Conta também que a contrapartida por seu trabalho seria a regularização de uma gleba de terras na região do Xingu.

Procurado à época pelo repórter Lumi Zùnica, da Record, Mendes negou que conhecesse o detetive. Zùnica, até então, só havia falado com Mendes. Dez minutos depois de desligar o telefone, o detetive ligou para ele tentando desmentir o que dissera nas gravações, para aliviar a família Mendes, o que deixou a suspeita de que alguém que soube da entrevista que só ele e Mendes sabiam e teria acionado Ivancuri Barbosa.

No mesmo período o governador partiu para a retaliação pedindo investigações por “difamação, calúnia e organização criminosa” à Polícia Civil, que atendeu todos os pleitos de seu advogado, Hélio Nishiyama, empossado nesta quarta-feira, 21, como novo desembargador do Tribunal de Justiça do Mato Grosso (TJMT) nomeado por Mendes dentro do quinto constitucional que caberia à OAB estadual indicar.

“Estou sendo alvo da polícia paralela do governador.”
Mauro Mendes Alexandre Aprá, jornalista do site Isso É Notícia

Apoiado pelo Sindicato dos Jornalistas do Mato Grosso, Fenaj e Abraji, Aprá denunciou ter se tornado alvo da “polícia paralela de Mauro Mendes” que, na semana passada, munida de um mandado judicial, entrou em sua casa e apreendeu seu celular, notebook, tablet e o computador, aparelhos de trabalho onde estão armazenadas as fontes de informação com as quais o jornalista se relacionava para produzir suas reportagens.

O delegado que presidiu o inquérito, mas já não está mais no caso, Rui Guilherme Peral, chegou a pedir a prisão de Aprá, negada pela justiça.

A mesma operação alcançou também o jornalista Enoque Cavalcante, que reproduziu em sua coluna notícias que também desagradaram o governador.

O advogado André Matheus, que defende Aprá e vários outros jornalistas pela Fundação Herzog, sustenta que todos os procedimentos contra os profissionais “são atípicos, fora dos padrões da constitucionalidade” e revelam uma tática de assédio judicial para intimidar imprensa.

O advogado impetrou um habeas corpus no TJMT para anular a operação e vai ingressar com uma reclamação constitucional no Supremo Tribunal Federal (STF) alegando que Mendes atenta contra a liberdade de imprensa ao pedir a quebra do sigilo das fontes, rompendo uma garantia constitucional dos jornalistas.

O advogado diz que o governador usa o assédio judicial como tática, abrindo processos em série pedindo, além de condenação criminal, indenizações de valores estratosféricos.

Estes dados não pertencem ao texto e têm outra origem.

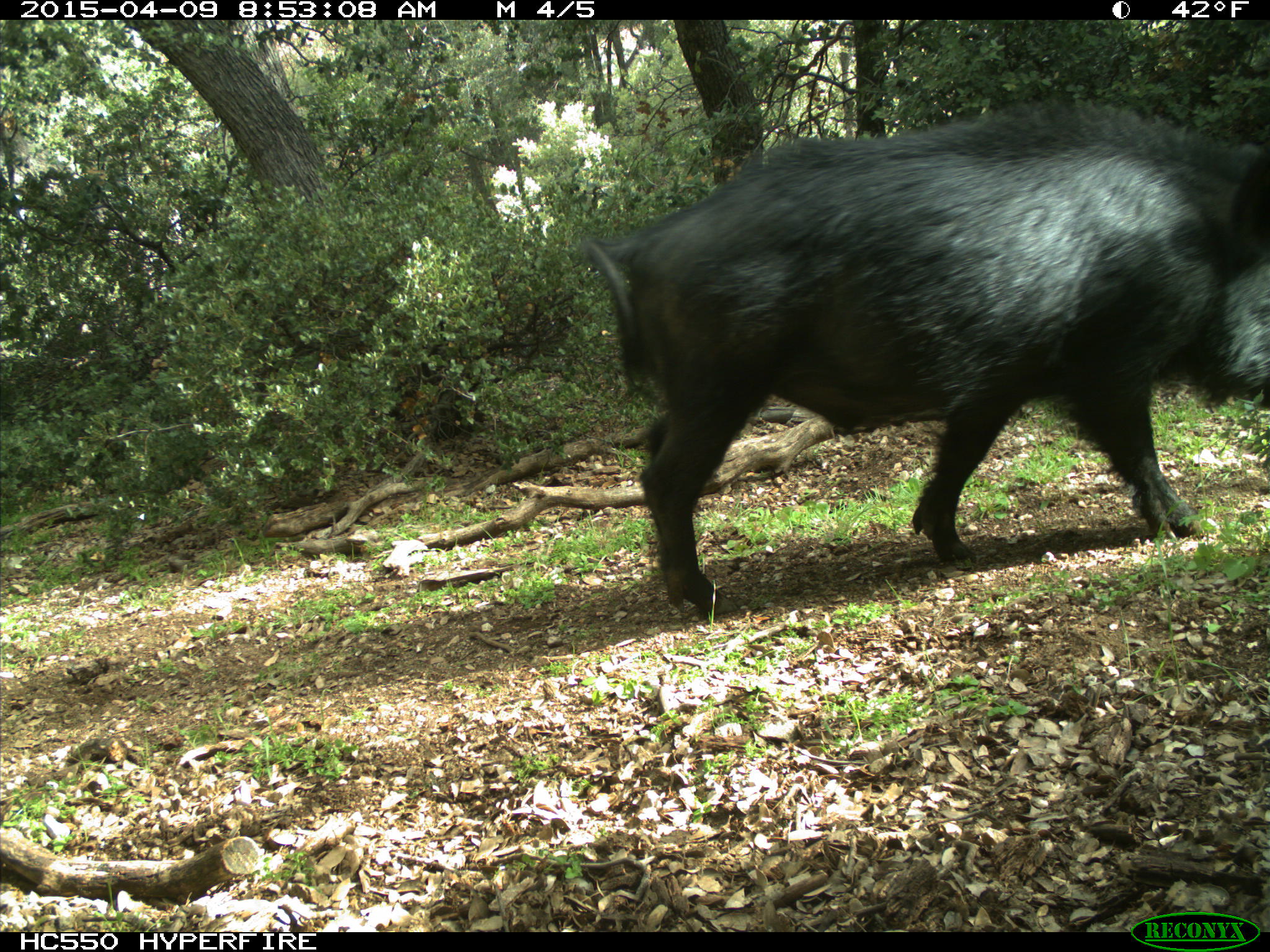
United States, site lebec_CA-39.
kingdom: Animalia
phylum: Chordata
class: Mammalia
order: Artiodactyla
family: Suidae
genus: Sus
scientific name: Sus scrofa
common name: wild boar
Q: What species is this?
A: Sus scrofa (wild boar).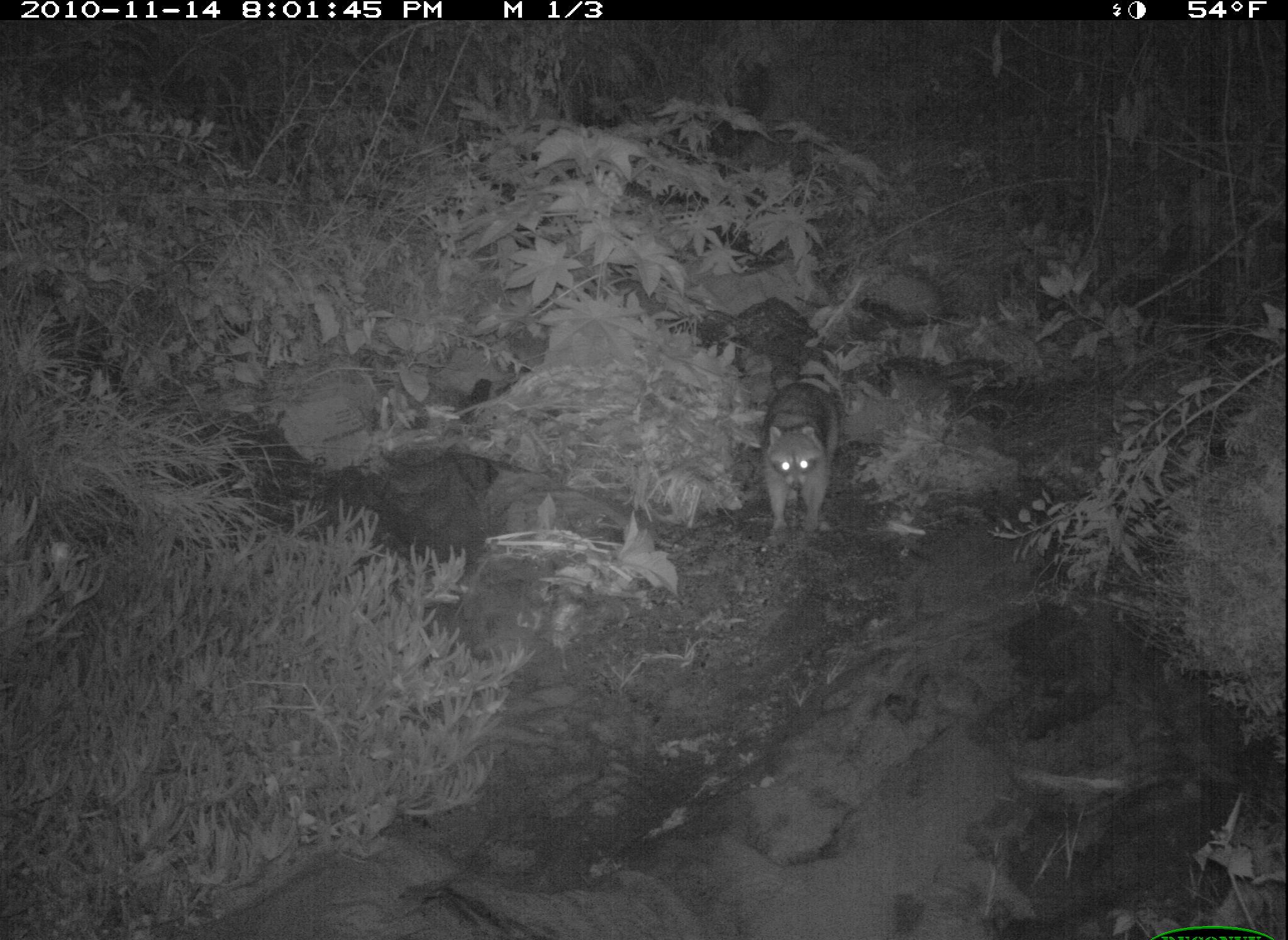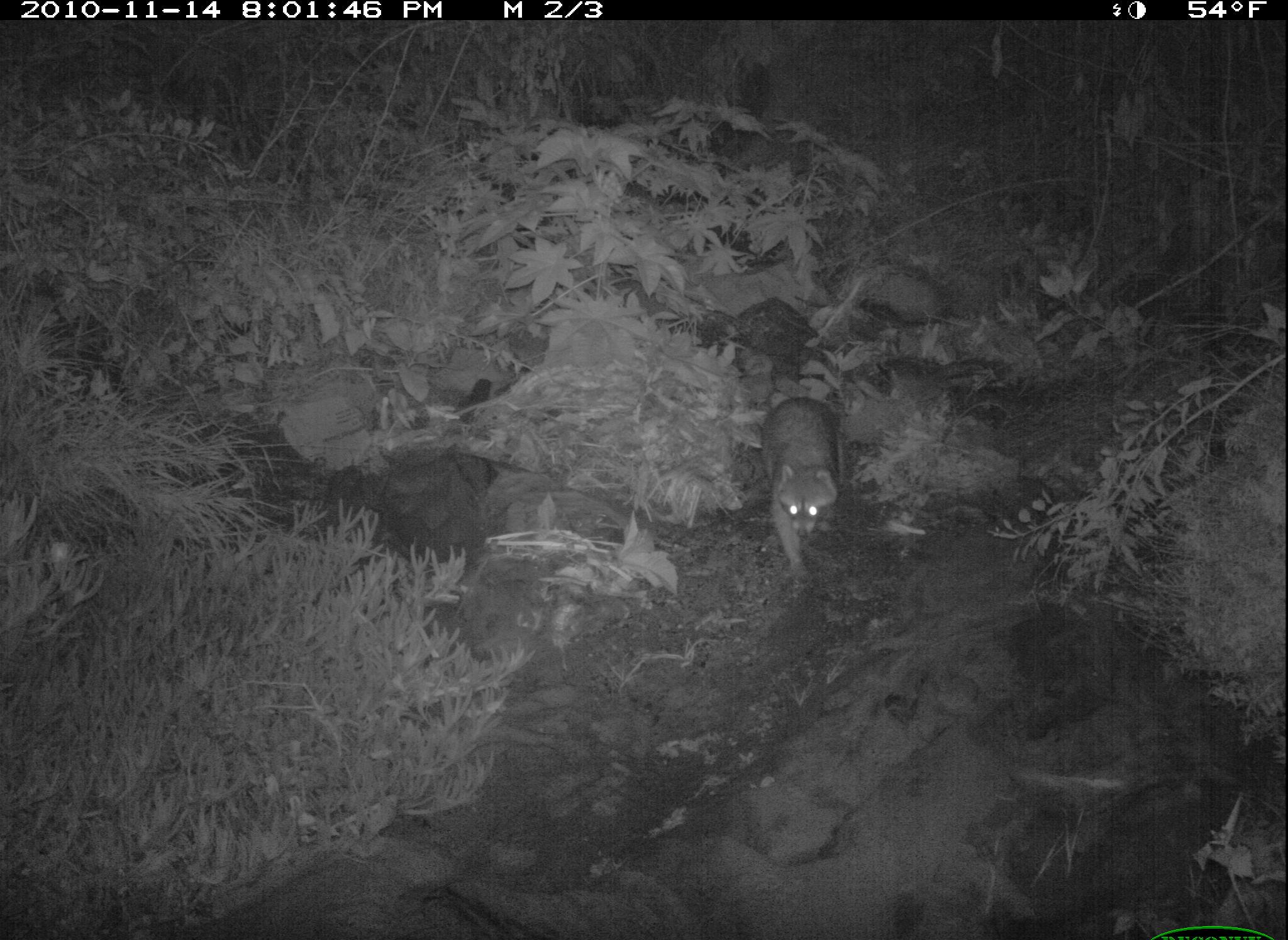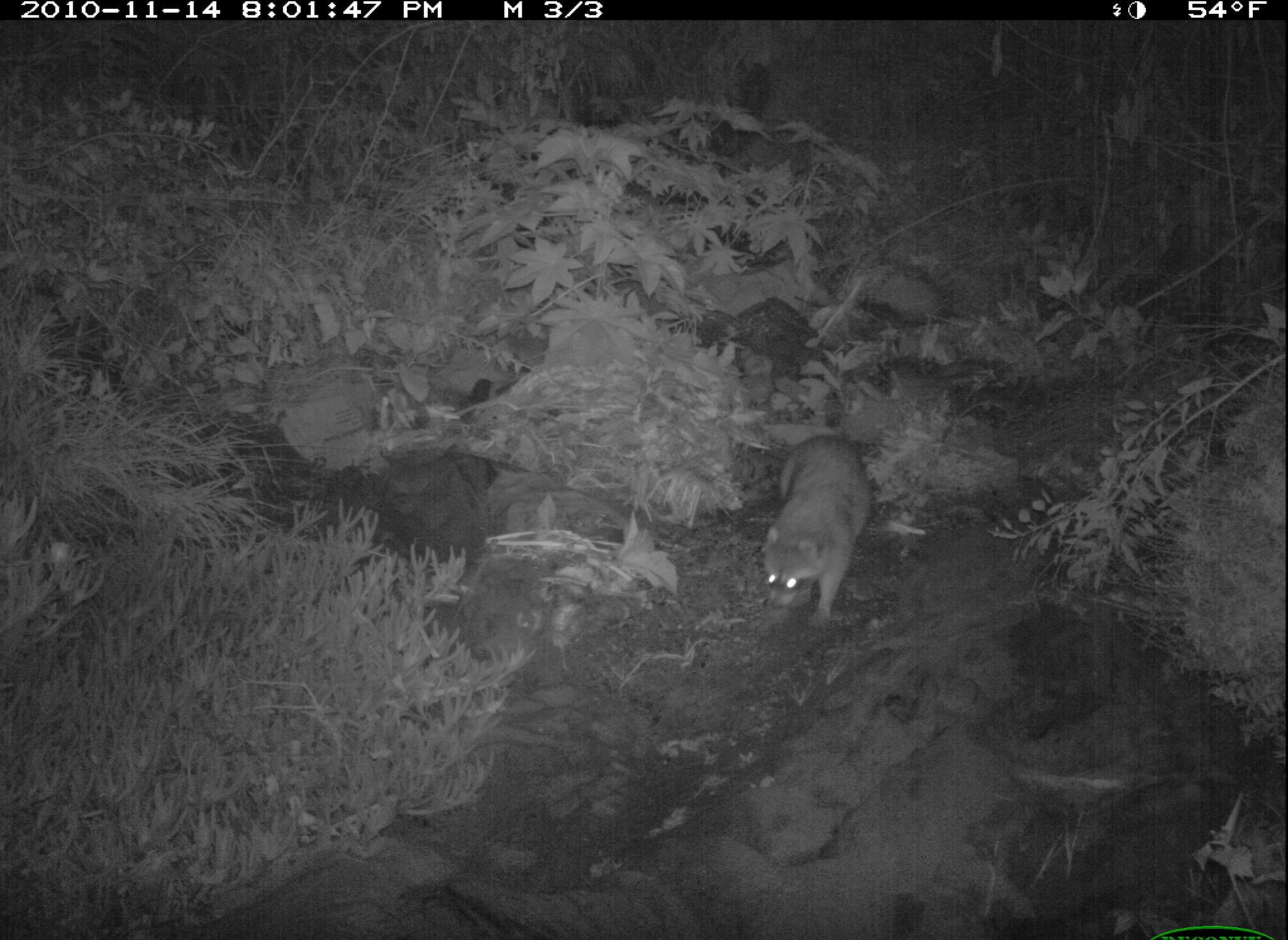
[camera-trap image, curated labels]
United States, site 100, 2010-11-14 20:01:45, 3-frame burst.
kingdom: Animalia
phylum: Chordata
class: Mammalia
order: Carnivora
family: Procyonidae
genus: Procyon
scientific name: Procyon lotor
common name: raccoon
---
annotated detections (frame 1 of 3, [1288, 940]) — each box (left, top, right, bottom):
raccoon: (755, 374, 858, 546)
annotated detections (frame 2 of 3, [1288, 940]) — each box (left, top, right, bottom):
raccoon: (737, 372, 869, 596)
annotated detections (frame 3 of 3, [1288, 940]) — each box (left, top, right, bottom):
raccoon: (750, 425, 894, 633)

Num deles, já transitado em julgado, cobra de Aprá R$ 200 mil.

O governador também ganhou outro processo por danos morais contra o irmão do prefeito de Cuiabá, Emanuel Pinheiro, Marco Polo Pinheiro, por este feito em seu blog um comentário sobre as notícias. O prefeito e o governador rivalizam na política regional.

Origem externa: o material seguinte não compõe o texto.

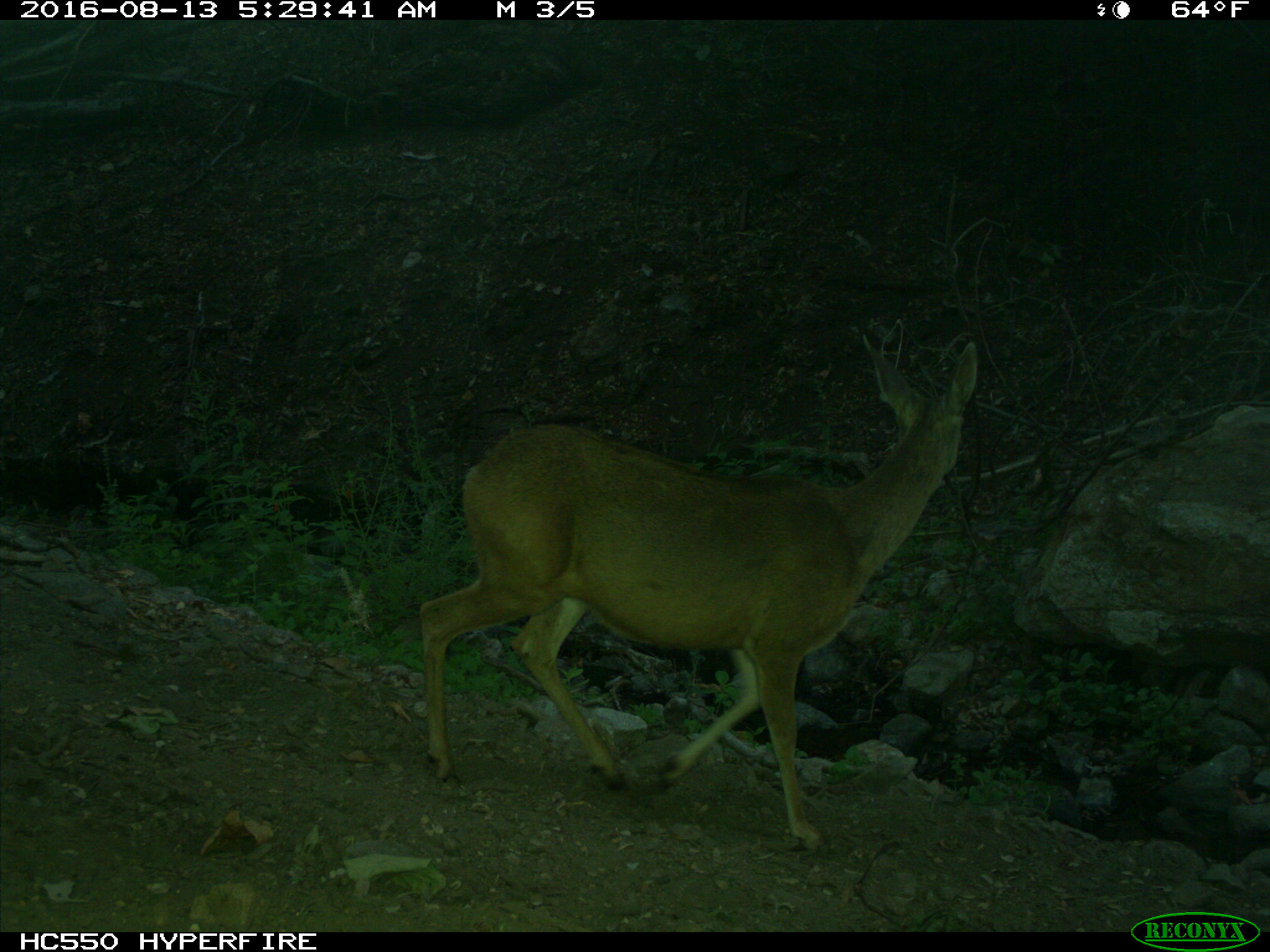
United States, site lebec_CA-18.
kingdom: Animalia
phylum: Chordata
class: Mammalia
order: Artiodactyla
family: Cervidae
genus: Odocoileus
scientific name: Odocoileus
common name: deer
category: unidentified deer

No caso de Aprá, em vez de mirar o detetive e contratante, a polícia mato-grossense inverteu as investigações, acusando o jornalista de espalhar Fake News.

Como resposta à ofensiva de Mendes, acusado de assédio judicial, os jornalistas, advogados e entidades, em comitiva, farão uma peregrinação por órgãos públicos na semana que vem em Brasília. Terão um encontro com o Secretário Nacional de Justiça, Jean Uema, para que a denúncia chegue ao ministro da Justiça, Ricardo Lewandowski, através do Observatório de Violência contra Jornalistas, e depois irão ao Ministério Público Federal para reforçar o pedido de federalização das investigações que “dormem” nas gavetas desde a gestão do ex-PGR Augusto Aras. Também vão ao STF e ao Congresso.

Governador ameaça jornalistas
Jornalista Alexandre Aprá denuncia que governador do MT estaria usando a polícia do estado em ações contra ele (Crédito:Divulgação )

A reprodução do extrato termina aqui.